Wappengepräng' und starren Waffen ihn.
Dann heißen der geschloßnen Sitzung Ende
Und den Erfolg sie durch Trompetenschall
Kund thun. Nach den vier Winden senden
Vier schnelle Cherubim des Erzes Ton,
Erklärt durch Herolde. Der hohle Abgrund
Horcht fern ringsum.

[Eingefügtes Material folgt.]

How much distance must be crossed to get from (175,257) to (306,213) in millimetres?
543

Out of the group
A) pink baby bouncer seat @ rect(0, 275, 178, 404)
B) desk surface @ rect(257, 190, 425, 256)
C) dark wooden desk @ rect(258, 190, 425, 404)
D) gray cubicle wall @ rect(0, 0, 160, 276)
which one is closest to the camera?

Das ganze Heer der Hölle,
Betäubend stimmt es in den Beifallsruf.

Von dannen, ruhiger und mehr gehoben
Durch falsche Hoffnung, trennen sich die Reihen
Der Fürsten, ganz verschiedenen Pfaden folgend,
Wie Neigung oder trübe Wahl verwirrt
Sie führt, wo jeder Ruh für die maßlosen
Gedanken meint zu finden, wegzutäuschen
Die trägen Stunden, bis der Führer kehrt.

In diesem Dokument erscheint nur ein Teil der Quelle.